* [Selected passage]:
1. The principal office or place of business shall be in the City of Ardmore, County of Montgomery, State of Pennsylvania, and the corporation may also have offices at such other places as the Board of Directors may from time to time determine or the business of the corporation may require.

 

STOCKHOLDERS’ MEETINGS

 

2. Regular meetings of the stockholders shall be held at the office of the corporation in Ardmore, Pennsylvania. Special meetings of the stockholders may be held at such place and time as shall be stated in the notice of the meeting or in a duly executed waiver of notice thereof.

 

3. An annual meeting of stockholders, commencing with the year 1957, shall be held on the fourth Thursday of April in each year if not a legal holiday, and if a legal holiday, then on the next secular day following, at 11:00 o’clock A. M. when they shall elect by a plurality vote, a Board of Directors, and transact such other business as may properly be brought before the meeting.

 

4. Written notice of the annual meeting shall be served upon or mailed to each stockholder entitled to vote thereat at such address as appears on the stock book of the corporation, at least five days prior to the meeting.


5. Special meetings of the stockholders, for any purpose or purposes, unless otherwise prescribed by statute or by the Agreement of Incorporation may be called by the Board of Directors, the President and Secretary or any number of stockholders owning in the aggregate at least one-tenth of the number of shares outstanding.

 

6. Written notice of a special meeting of stockholders, stating the time and place thereof, and the business to be transacted thereat, shall be served upon or mailed, postage prepaid, to each stockholder entitled to vote thereat at such address as appears on the books of the corporation, at least five days before such meeting. No business other than that included in the notice or incidental thereto shall be transacted at such meeting.

* [Stated goal A]:
Return everything in the corporate bylaws from "STOCKHOLDERS’ MEETINGS" down to "before the meeting.", copied word for word.
* [Stated goal B]:
Write the next part of the corporate bylaws, starting right after the last sentence shown.

* [Supplied data]:

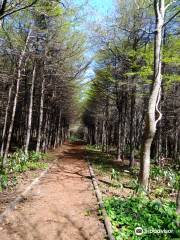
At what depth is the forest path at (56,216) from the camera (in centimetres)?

* [Task response A]:
STOCKHOLDERS’ MEETINGS

 

2. Regular meetings of the stockholders shall be held at the office of the corporation in Ardmore, Pennsylvania. Special meetings of the stockholders may be held at such place and time as shall be stated in the notice of the meeting or in a duly executed waiver of notice thereof.

 

3. An annual meeting of stockholders, commencing with the year 1957, shall be held on the fourth Thursday of April in each year if not a legal holiday, and if a legal holiday, then on the next secular day following, at 11:00 o’clock A. M. when they shall elect by a plurality vote, a Board of Directors, and transact such other business as may properly be brought before the meeting.

* [Task response B]:
 

7. The holders of a majority of the stock issued and outstanding and entitled to vote thereat, present in person, or represented by proxy, shall be requisite and shall constitute a quorum at all meetings of the stockholders for the transaction of business except as otherwise provided by statute, by the agreement of Incorporation or by these By-Laws. If, however, such majority shall not be present or represented at any meeting of the stockholders, the stockholders entitled to vote thereat, present in person, or represented by proxy, shall have power to adjourn the meeting from time to time, without notice other than announcement at the meeting, until a quorum shall be present, or represented. At such adjourned meeting at which a quorum shall be present or represented any business may be transacted which might have been transacted at the meeting as originally notified.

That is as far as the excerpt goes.